Apelar al pueblo para legitimar reformas no es tan extraño como lo suponen algunos. Sin duda es una apuesta, pero no necesariamente una anomalía democrática.
El propio liberalismo colombiano, con ideas de inclusión ciudadana, hizo un uso considerable de la calle y la plaza. El espacio del balcón hace parte de esa historia política.
El discurso del presidente Petro desde la Casa de Nariño le debe más a ese liberalismo reformista que al chavismo con el que siempre se le compara o al peronismo que ahora se le endilga (para no hablar del supuesto nazismo).
Si la estrategia es o no la adecuada para lo que se pretende es otro tema. El tono caudillista y de campaña electoral riñe con la seriedad con la que pretenden gobernar algunos de sus ministros. Cerrar las puertas del balcón para abrir las ventanas de Twitter también le será cuestionado.

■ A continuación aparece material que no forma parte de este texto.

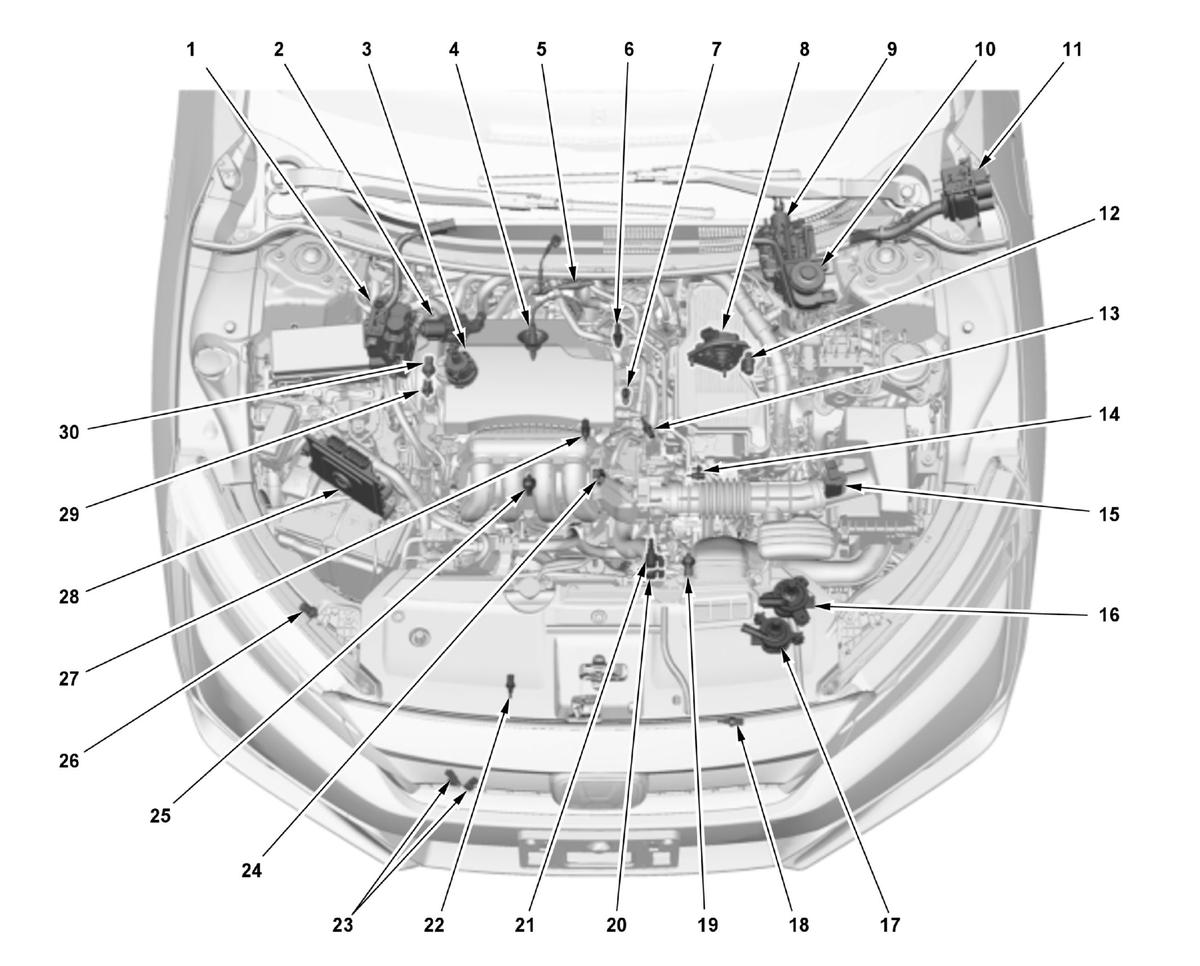 1 2 3 4 5 6 7 8 9 10 11

12

13

14

15

16

17 18 19 20 21 22 23

24

25

26

27

28

29

30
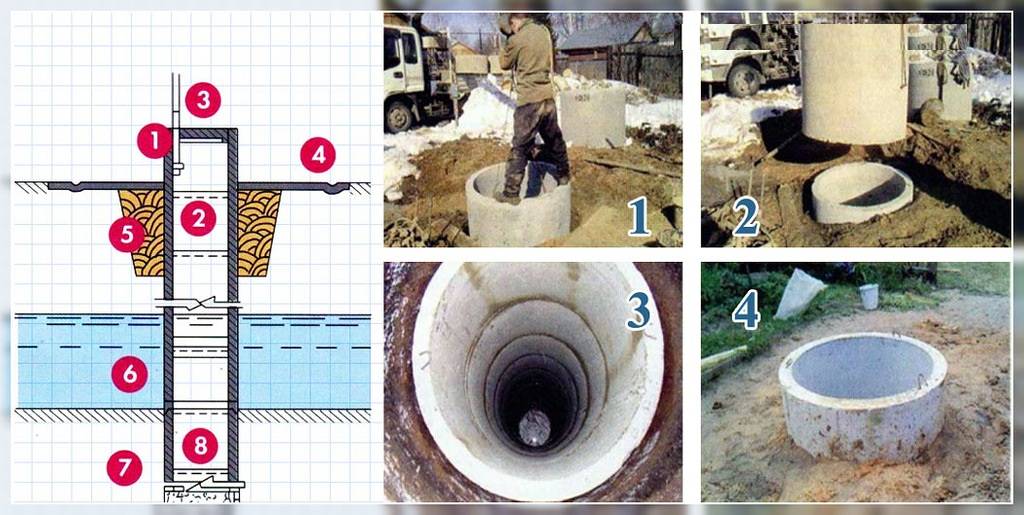 3
1
4
2
5
6
8
7
1
2
3
4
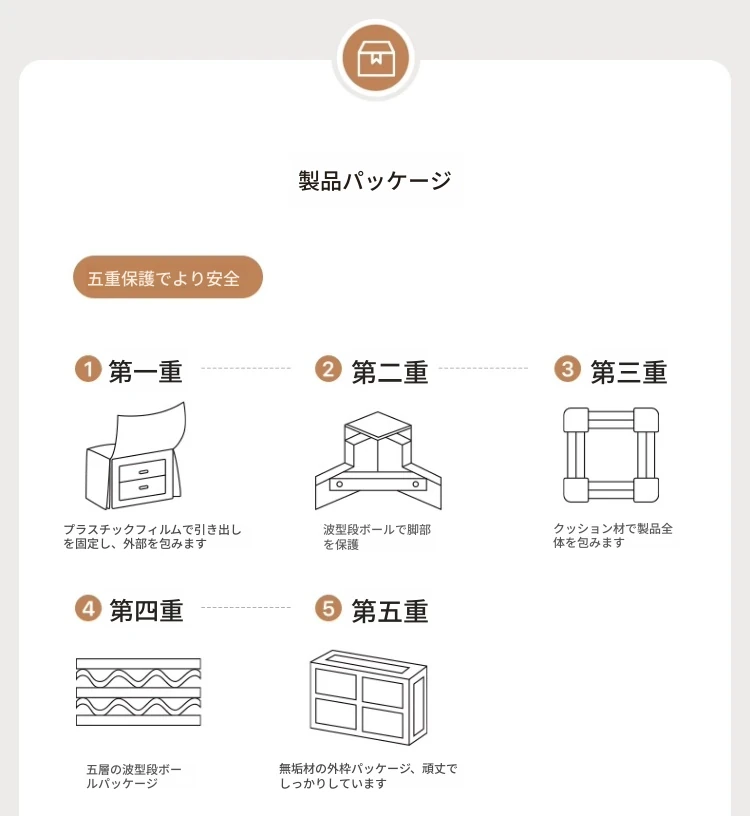 製品パッケージ

五重保護でより安全

1 第一重

プラスチックフィルムで引き出しを固定し、外部を包みます

2 第二重

波型段ボールで脚部を保護

3 第三重

クッション材で製品全体を包みます

4 第四重

五層の波型段ボールパッケージ

5 第五重

無垢材の外枠パッケージ、頑丈でしっかりしています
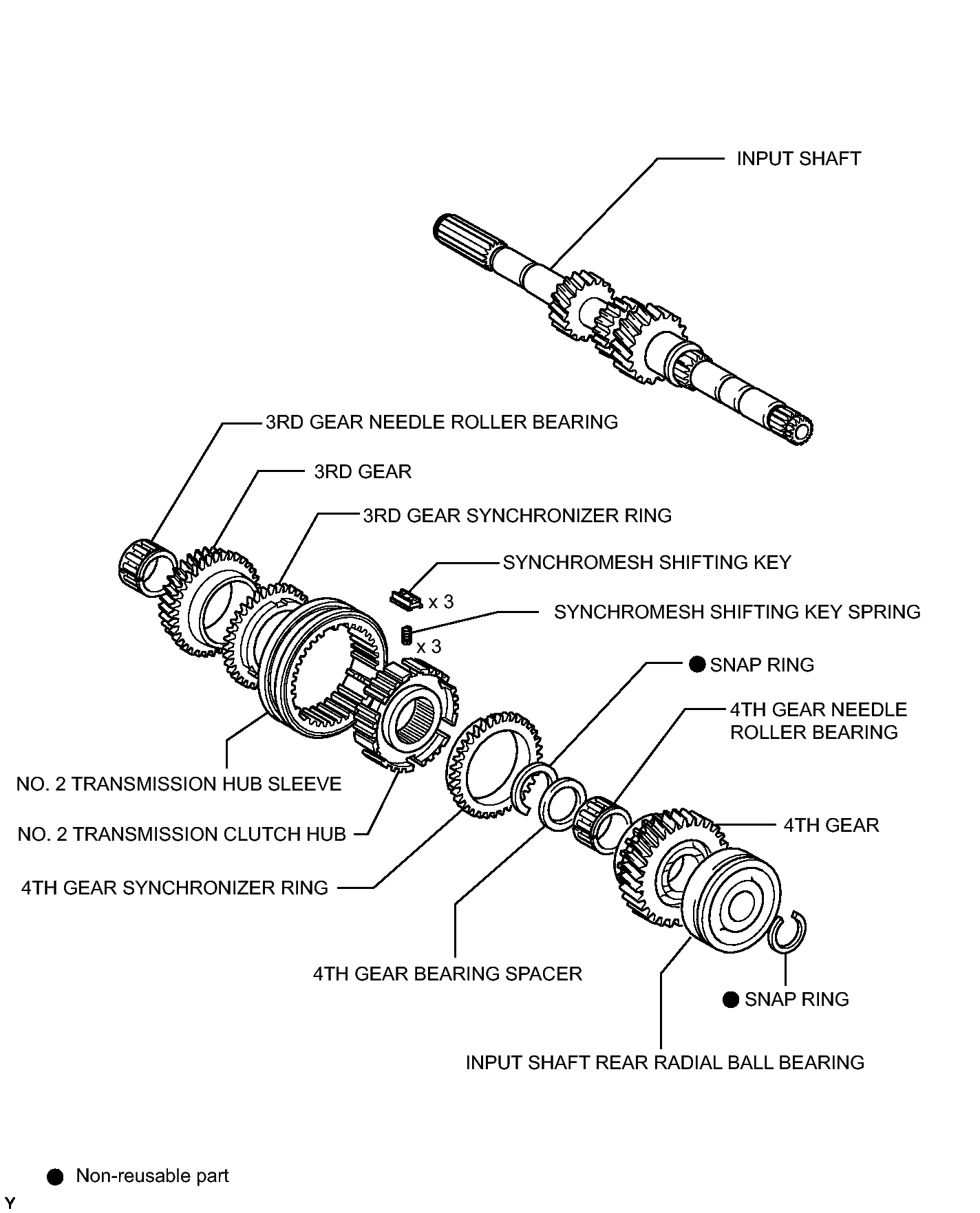 INPUT SHAFT

3RD GEAR NEEDLE ROLLER BEARING

3RD GEAR

3RD GEAR SYNCHRONIZER RING

SYNCHROMESH SHIFTING KEY

x 3

SYNCHROMESH SHIFTING KEY SPRING

x 3

● SNAP RING

4TH GEAR NEEDLE ROLLER BEARING

NO. 2 TRANSMISSION HUB SLEEVE

NO. 2 TRANSMISSION CLUTCH HUB

4TH GEAR

4TH GEAR SYNCHRONIZER RING

4TH GEAR BEARING SPACER

● SNAP RING

INPUT SHAFT REAR RADIAL BALL BEARING

● Non-reusable part

Y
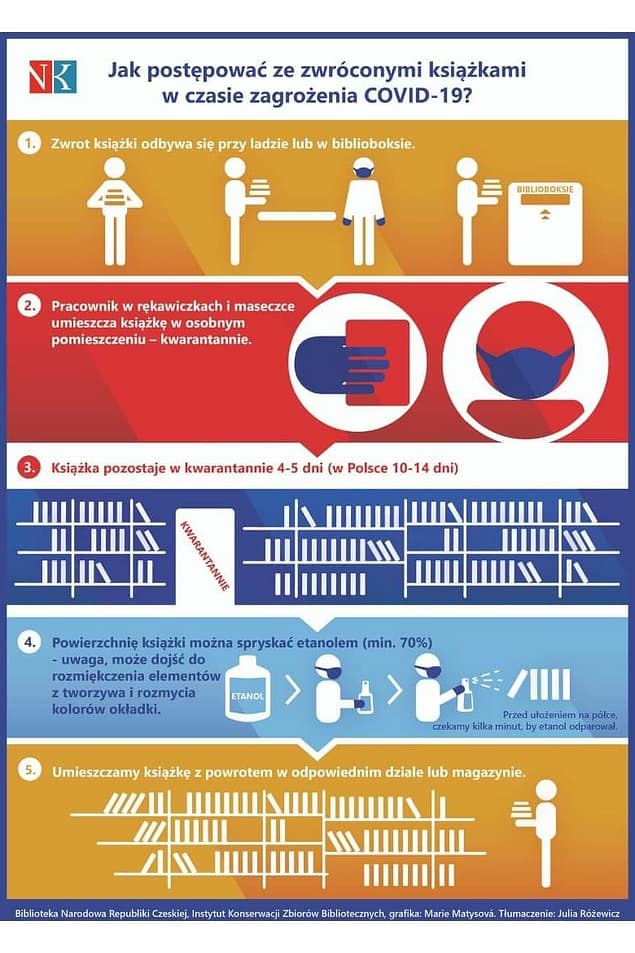 NK

Jak postępować ze zwróconymi książkami w czasie zagrożenia COVID-19?

1. Zwrot książki odbywa się przy ladzie lub w biblioboksie.

BIBLIOBOKSIE

2. Pracownik w rękawiczkach i maseczce umieszcza książkę w osobnym pomieszczeniu – kwarantannie.

3. Książka pozostaje w kwarantannie 4-5 dni (w Polsce 10-14 dni)

KWARANTANNIE

4. Powierzchnię książki można spryskać etanolem (min. 70%) - uwaga, może dojść do rozmiękczenia elementów z tworzywa i rozmycia kolorów okładki.

ETANOL

Przed ułożeniem na półce, czekamy kilka minut, by etanol odparował.

5. Umieszczamy książkę z powrotem w odpowiednim dziale lub magazynie.

Biblioteka Narodowa Republiki Czeskiej, Instytut Konserwacji Zbiorów Bibliotecznych, grafika: Marie Matysová. Tłumaczenie: Julia Różewicz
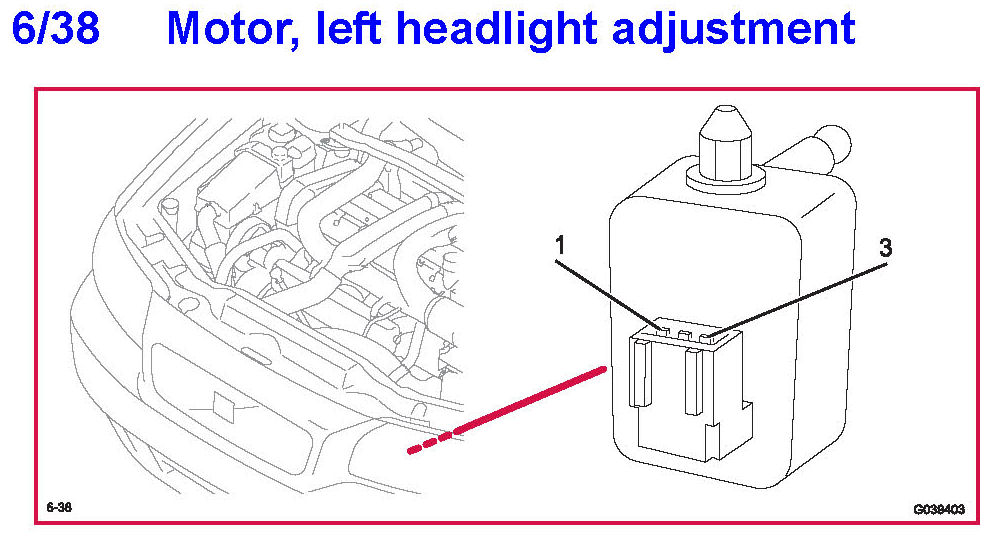 6/38 Motor, left headlight adjustment

1

3

6-38

G039403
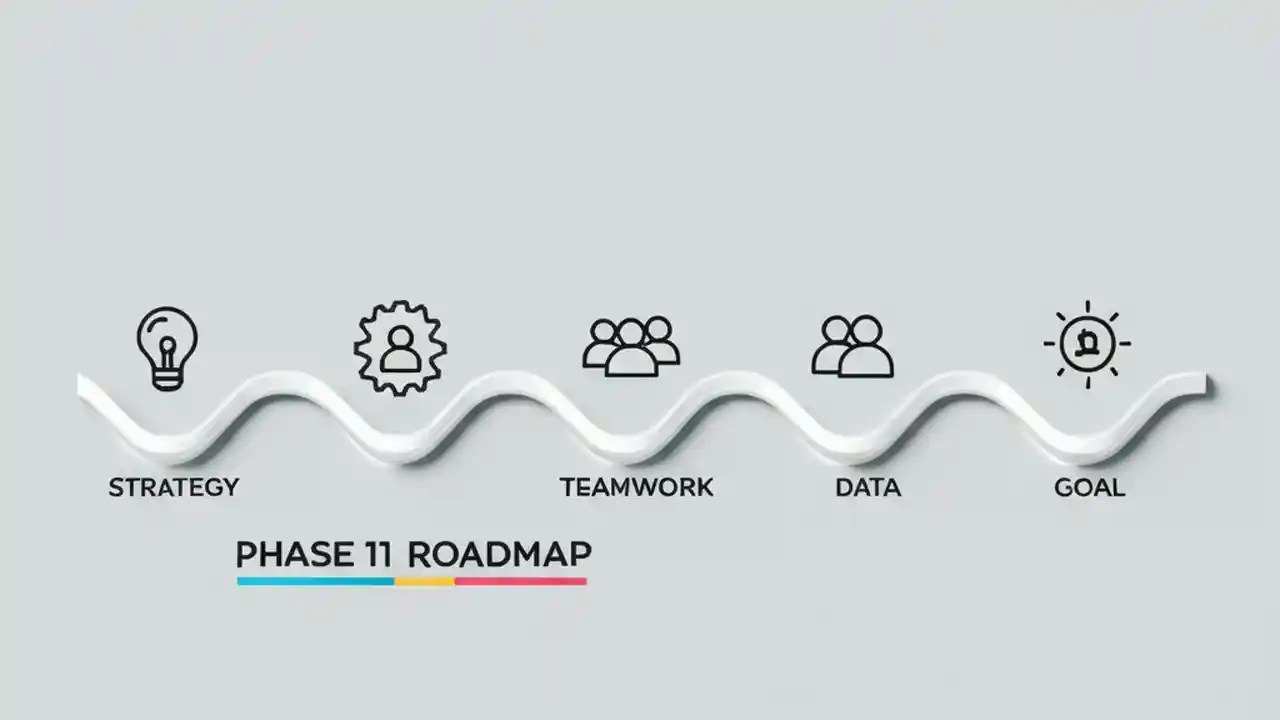 STRATEGY
TEAMWORK
DATA
GOAL
PHASE 11 ROADMAP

Pero que recurrir a la gente sea nuevo o extraordinario es un sinsentido. Y los que insisten en que se trató de un “show político” podrían darse una pasadita por YouTube. Uribe hablando con megáfono o mojado en el tobogán son clásicos virales. Como lo es Santos leyendo prensa en pantalones cortos. Y Duque hablando con cariñosa solvencia de los crocs de Uribe (o en el tono bravo de no sabemos qué comandante).
Los políticos son por definición actores que tienen que usar su cuerpo y su voz para transmitir ideas y emociones. Son, sí, actores políticos. De eso viven. Ese es su oficio. Por supuesto que a veces hacen el ridículo. Petro no tiene por qué ser la excepción.
Ahora bien, cuando el inconformismo es con la familia presidencial la situación es otra. Ante el rechazo gratuito, ese sí antidemocrático, de algunas voces que todavía se niegan a la idea de Petro como presidente, solo queda recordar que cuando se habla de pueblo siempre hay una oligarquía.